En wat met de consument in de supermarkt? Het aantal bioboeren in Vlaanderen groeit langzaam maar gestaag. Jaarlijks schakelt een 65-tal boeren over. Maar zal ook de vraag volgen, nu het leven duurder wordt en de consument misschien meer naar zijn portemonnee kijkt dan naar het milieu?

Producenten moeten hun waar kwijt kunnen, niet alleen aan de consument maar in de eerste plaats aan afnemers die bio willen kopen. Dat is een ander circuit dan dat van de conventionele verwerkingsbedrijven. Dat betekent dus nieuwe contacten zoeken. Een beetje opnieuw beginnen, dus, en alles wat je hebt opgebouwd laten vallen.

Een jarenlang proces

En dan is er nog de wetgeving rond biologisch boeren. Zodra je de beslissing hebt genomen, kun je je aanmelden om een biolabel te krijgen – en dus de bijbehorende prijzen te kunnen vragen.
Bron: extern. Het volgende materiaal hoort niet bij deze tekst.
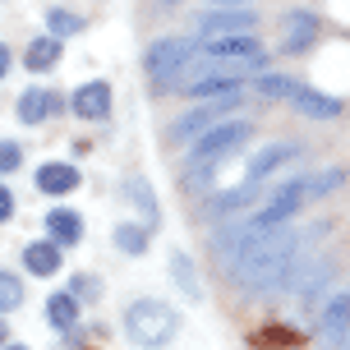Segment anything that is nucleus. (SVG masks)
Segmentation results:
<instances>
[{
    "label": "nucleus",
    "mask_w": 350,
    "mask_h": 350,
    "mask_svg": "<svg viewBox=\"0 0 350 350\" xmlns=\"http://www.w3.org/2000/svg\"><path fill=\"white\" fill-rule=\"evenodd\" d=\"M148 240H152V230L139 226V221H120V226H116V249H120V254H129V258L148 254Z\"/></svg>",
    "instance_id": "4be33fe9"
},
{
    "label": "nucleus",
    "mask_w": 350,
    "mask_h": 350,
    "mask_svg": "<svg viewBox=\"0 0 350 350\" xmlns=\"http://www.w3.org/2000/svg\"><path fill=\"white\" fill-rule=\"evenodd\" d=\"M46 28H51V37H74V33H83V14H70V10H51L46 14Z\"/></svg>",
    "instance_id": "a878e982"
},
{
    "label": "nucleus",
    "mask_w": 350,
    "mask_h": 350,
    "mask_svg": "<svg viewBox=\"0 0 350 350\" xmlns=\"http://www.w3.org/2000/svg\"><path fill=\"white\" fill-rule=\"evenodd\" d=\"M23 304V281L14 272H0V314H14Z\"/></svg>",
    "instance_id": "bb28decb"
},
{
    "label": "nucleus",
    "mask_w": 350,
    "mask_h": 350,
    "mask_svg": "<svg viewBox=\"0 0 350 350\" xmlns=\"http://www.w3.org/2000/svg\"><path fill=\"white\" fill-rule=\"evenodd\" d=\"M65 291H70V295L79 299V304H88V299H97V295H102V281H97V277H88V272H74Z\"/></svg>",
    "instance_id": "cd10ccee"
},
{
    "label": "nucleus",
    "mask_w": 350,
    "mask_h": 350,
    "mask_svg": "<svg viewBox=\"0 0 350 350\" xmlns=\"http://www.w3.org/2000/svg\"><path fill=\"white\" fill-rule=\"evenodd\" d=\"M346 185V166H332V171H318V175H304V189H309V198H318V193H332Z\"/></svg>",
    "instance_id": "393cba45"
},
{
    "label": "nucleus",
    "mask_w": 350,
    "mask_h": 350,
    "mask_svg": "<svg viewBox=\"0 0 350 350\" xmlns=\"http://www.w3.org/2000/svg\"><path fill=\"white\" fill-rule=\"evenodd\" d=\"M258 193H262L258 180H245V185H235V189H221V193H217V198H212V212H240V208H249Z\"/></svg>",
    "instance_id": "412c9836"
},
{
    "label": "nucleus",
    "mask_w": 350,
    "mask_h": 350,
    "mask_svg": "<svg viewBox=\"0 0 350 350\" xmlns=\"http://www.w3.org/2000/svg\"><path fill=\"white\" fill-rule=\"evenodd\" d=\"M295 79H291V74H267L262 70L258 79H254V92H258V97H267V102H291V92H295Z\"/></svg>",
    "instance_id": "b1692460"
},
{
    "label": "nucleus",
    "mask_w": 350,
    "mask_h": 350,
    "mask_svg": "<svg viewBox=\"0 0 350 350\" xmlns=\"http://www.w3.org/2000/svg\"><path fill=\"white\" fill-rule=\"evenodd\" d=\"M124 189H129V198H134V208L143 212V226H148V230H157V221H161V208H157V193H152V185L134 175V180H129Z\"/></svg>",
    "instance_id": "a211bd4d"
},
{
    "label": "nucleus",
    "mask_w": 350,
    "mask_h": 350,
    "mask_svg": "<svg viewBox=\"0 0 350 350\" xmlns=\"http://www.w3.org/2000/svg\"><path fill=\"white\" fill-rule=\"evenodd\" d=\"M46 235H51L60 249H74L79 240H83V217L74 208H51L46 212Z\"/></svg>",
    "instance_id": "ddd939ff"
},
{
    "label": "nucleus",
    "mask_w": 350,
    "mask_h": 350,
    "mask_svg": "<svg viewBox=\"0 0 350 350\" xmlns=\"http://www.w3.org/2000/svg\"><path fill=\"white\" fill-rule=\"evenodd\" d=\"M299 148L295 143H267V148H262L258 157L249 161V171H245V180H258V185H267V175L277 171V166H286V161L295 157Z\"/></svg>",
    "instance_id": "dca6fc26"
},
{
    "label": "nucleus",
    "mask_w": 350,
    "mask_h": 350,
    "mask_svg": "<svg viewBox=\"0 0 350 350\" xmlns=\"http://www.w3.org/2000/svg\"><path fill=\"white\" fill-rule=\"evenodd\" d=\"M70 111L79 120H106V111H111V83H106V79L79 83L74 97H70Z\"/></svg>",
    "instance_id": "0eeeda50"
},
{
    "label": "nucleus",
    "mask_w": 350,
    "mask_h": 350,
    "mask_svg": "<svg viewBox=\"0 0 350 350\" xmlns=\"http://www.w3.org/2000/svg\"><path fill=\"white\" fill-rule=\"evenodd\" d=\"M336 346H341V350H350V332H346V336H341V341H336Z\"/></svg>",
    "instance_id": "473e14b6"
},
{
    "label": "nucleus",
    "mask_w": 350,
    "mask_h": 350,
    "mask_svg": "<svg viewBox=\"0 0 350 350\" xmlns=\"http://www.w3.org/2000/svg\"><path fill=\"white\" fill-rule=\"evenodd\" d=\"M10 341V327H5V314H0V346Z\"/></svg>",
    "instance_id": "2f4dec72"
},
{
    "label": "nucleus",
    "mask_w": 350,
    "mask_h": 350,
    "mask_svg": "<svg viewBox=\"0 0 350 350\" xmlns=\"http://www.w3.org/2000/svg\"><path fill=\"white\" fill-rule=\"evenodd\" d=\"M23 60H28V70H55V65H60V37H51V33L33 37Z\"/></svg>",
    "instance_id": "6ab92c4d"
},
{
    "label": "nucleus",
    "mask_w": 350,
    "mask_h": 350,
    "mask_svg": "<svg viewBox=\"0 0 350 350\" xmlns=\"http://www.w3.org/2000/svg\"><path fill=\"white\" fill-rule=\"evenodd\" d=\"M203 51V65L198 74L208 70H221V74H245V70H267V51L254 33H217V37H203L198 42Z\"/></svg>",
    "instance_id": "7ed1b4c3"
},
{
    "label": "nucleus",
    "mask_w": 350,
    "mask_h": 350,
    "mask_svg": "<svg viewBox=\"0 0 350 350\" xmlns=\"http://www.w3.org/2000/svg\"><path fill=\"white\" fill-rule=\"evenodd\" d=\"M175 327H180V314H175L166 299H134V304L124 309V336L139 350L171 346Z\"/></svg>",
    "instance_id": "20e7f679"
},
{
    "label": "nucleus",
    "mask_w": 350,
    "mask_h": 350,
    "mask_svg": "<svg viewBox=\"0 0 350 350\" xmlns=\"http://www.w3.org/2000/svg\"><path fill=\"white\" fill-rule=\"evenodd\" d=\"M18 161H23V148H18V143H10V139H0V175L18 171Z\"/></svg>",
    "instance_id": "c85d7f7f"
},
{
    "label": "nucleus",
    "mask_w": 350,
    "mask_h": 350,
    "mask_svg": "<svg viewBox=\"0 0 350 350\" xmlns=\"http://www.w3.org/2000/svg\"><path fill=\"white\" fill-rule=\"evenodd\" d=\"M281 46L291 55H299V51H309L318 42V14H309V10H291V14L281 18Z\"/></svg>",
    "instance_id": "1a4fd4ad"
},
{
    "label": "nucleus",
    "mask_w": 350,
    "mask_h": 350,
    "mask_svg": "<svg viewBox=\"0 0 350 350\" xmlns=\"http://www.w3.org/2000/svg\"><path fill=\"white\" fill-rule=\"evenodd\" d=\"M318 327H323V341H341L350 332V291H336L327 304H323V318H318Z\"/></svg>",
    "instance_id": "9b49d317"
},
{
    "label": "nucleus",
    "mask_w": 350,
    "mask_h": 350,
    "mask_svg": "<svg viewBox=\"0 0 350 350\" xmlns=\"http://www.w3.org/2000/svg\"><path fill=\"white\" fill-rule=\"evenodd\" d=\"M240 106V92H226V97H208V106H193L189 116H180V120L171 124V134L180 143H189L193 134H203V129H212V124H221Z\"/></svg>",
    "instance_id": "423d86ee"
},
{
    "label": "nucleus",
    "mask_w": 350,
    "mask_h": 350,
    "mask_svg": "<svg viewBox=\"0 0 350 350\" xmlns=\"http://www.w3.org/2000/svg\"><path fill=\"white\" fill-rule=\"evenodd\" d=\"M291 106H295L299 116H309V120H336L346 106H341V97H332V92H318V88L299 83L295 92H291Z\"/></svg>",
    "instance_id": "6e6552de"
},
{
    "label": "nucleus",
    "mask_w": 350,
    "mask_h": 350,
    "mask_svg": "<svg viewBox=\"0 0 350 350\" xmlns=\"http://www.w3.org/2000/svg\"><path fill=\"white\" fill-rule=\"evenodd\" d=\"M189 97H226V92H240V74H221V70H208V74H193L185 83Z\"/></svg>",
    "instance_id": "f3484780"
},
{
    "label": "nucleus",
    "mask_w": 350,
    "mask_h": 350,
    "mask_svg": "<svg viewBox=\"0 0 350 350\" xmlns=\"http://www.w3.org/2000/svg\"><path fill=\"white\" fill-rule=\"evenodd\" d=\"M60 245L55 240H28L23 245V267L33 272V277H55L60 272Z\"/></svg>",
    "instance_id": "4468645a"
},
{
    "label": "nucleus",
    "mask_w": 350,
    "mask_h": 350,
    "mask_svg": "<svg viewBox=\"0 0 350 350\" xmlns=\"http://www.w3.org/2000/svg\"><path fill=\"white\" fill-rule=\"evenodd\" d=\"M10 65H14V51H10V46H5V42H0V79H5V74H10Z\"/></svg>",
    "instance_id": "7c9ffc66"
},
{
    "label": "nucleus",
    "mask_w": 350,
    "mask_h": 350,
    "mask_svg": "<svg viewBox=\"0 0 350 350\" xmlns=\"http://www.w3.org/2000/svg\"><path fill=\"white\" fill-rule=\"evenodd\" d=\"M55 111H60V97L46 92V88H28V92L18 97V120L23 124H42V120H51Z\"/></svg>",
    "instance_id": "2eb2a0df"
},
{
    "label": "nucleus",
    "mask_w": 350,
    "mask_h": 350,
    "mask_svg": "<svg viewBox=\"0 0 350 350\" xmlns=\"http://www.w3.org/2000/svg\"><path fill=\"white\" fill-rule=\"evenodd\" d=\"M258 28V14L254 10H208L198 14V33L217 37V33H254Z\"/></svg>",
    "instance_id": "9d476101"
},
{
    "label": "nucleus",
    "mask_w": 350,
    "mask_h": 350,
    "mask_svg": "<svg viewBox=\"0 0 350 350\" xmlns=\"http://www.w3.org/2000/svg\"><path fill=\"white\" fill-rule=\"evenodd\" d=\"M299 262H304L299 258V235L277 226V230H267V235H258V240H249L226 267H230V277H235L240 291H249V295H272V291H286L291 286Z\"/></svg>",
    "instance_id": "f257e3e1"
},
{
    "label": "nucleus",
    "mask_w": 350,
    "mask_h": 350,
    "mask_svg": "<svg viewBox=\"0 0 350 350\" xmlns=\"http://www.w3.org/2000/svg\"><path fill=\"white\" fill-rule=\"evenodd\" d=\"M46 318H51V327H60V332L79 327V299H74L70 291H55V295L46 299Z\"/></svg>",
    "instance_id": "aec40b11"
},
{
    "label": "nucleus",
    "mask_w": 350,
    "mask_h": 350,
    "mask_svg": "<svg viewBox=\"0 0 350 350\" xmlns=\"http://www.w3.org/2000/svg\"><path fill=\"white\" fill-rule=\"evenodd\" d=\"M193 55H198V42L193 37H161V42H152L143 51V70H148L152 83L171 88V83H180V70H189Z\"/></svg>",
    "instance_id": "39448f33"
},
{
    "label": "nucleus",
    "mask_w": 350,
    "mask_h": 350,
    "mask_svg": "<svg viewBox=\"0 0 350 350\" xmlns=\"http://www.w3.org/2000/svg\"><path fill=\"white\" fill-rule=\"evenodd\" d=\"M10 217H14V193L0 185V221H10Z\"/></svg>",
    "instance_id": "c756f323"
},
{
    "label": "nucleus",
    "mask_w": 350,
    "mask_h": 350,
    "mask_svg": "<svg viewBox=\"0 0 350 350\" xmlns=\"http://www.w3.org/2000/svg\"><path fill=\"white\" fill-rule=\"evenodd\" d=\"M79 180H83V175H79V166H70V161H46V166H37V189L55 193V198H60V193H74Z\"/></svg>",
    "instance_id": "f8f14e48"
},
{
    "label": "nucleus",
    "mask_w": 350,
    "mask_h": 350,
    "mask_svg": "<svg viewBox=\"0 0 350 350\" xmlns=\"http://www.w3.org/2000/svg\"><path fill=\"white\" fill-rule=\"evenodd\" d=\"M249 139H254V124L249 120H221V124H212V129H203V139L193 143L189 157H185V185L189 189H203Z\"/></svg>",
    "instance_id": "f03ea898"
},
{
    "label": "nucleus",
    "mask_w": 350,
    "mask_h": 350,
    "mask_svg": "<svg viewBox=\"0 0 350 350\" xmlns=\"http://www.w3.org/2000/svg\"><path fill=\"white\" fill-rule=\"evenodd\" d=\"M0 350H28V346H10V341H5V346H0Z\"/></svg>",
    "instance_id": "72a5a7b5"
},
{
    "label": "nucleus",
    "mask_w": 350,
    "mask_h": 350,
    "mask_svg": "<svg viewBox=\"0 0 350 350\" xmlns=\"http://www.w3.org/2000/svg\"><path fill=\"white\" fill-rule=\"evenodd\" d=\"M171 277H175V286H180V291H185L189 299H203V286H198L193 258L185 254V249H175V254H171Z\"/></svg>",
    "instance_id": "5701e85b"
},
{
    "label": "nucleus",
    "mask_w": 350,
    "mask_h": 350,
    "mask_svg": "<svg viewBox=\"0 0 350 350\" xmlns=\"http://www.w3.org/2000/svg\"><path fill=\"white\" fill-rule=\"evenodd\" d=\"M217 5H245V0H217Z\"/></svg>",
    "instance_id": "f704fd0d"
}]
</instances>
Van dag op dag moet je dan de regels voor de biolandbouw volgen. Dat wil zeggen: andere rassen kopen, andere technieken toepassen, andere ziektebestrijding gebruiken.

Maar op dat moment ligt het label er nog niet. Want de omschakeling, zo stelt de regel, duurt twee tot drie jaar. Elk jaar is er controle. Pas als dat proces helemaal is afgerond en als alles is goedgekeurd, volgt het biolabel. In de tussentijd zit je met heel wat kosten om de omschakeling waar te maken, maar nog steeds met de lagere prijzen voor klassieke landbouwproducten.

De slotsom? Het is toch niet helemaal een definitieve ‘nee’ voor mijn schoonbroer. Ik zei al dat hij een liefhebber is van experimenteren. Op een klein stuk grond wil ik wel eens wat biologische gewassen uittesten, zegt hij.

Misschien eten we binnenkort biologische boterkoeken van de hoevebakkerij.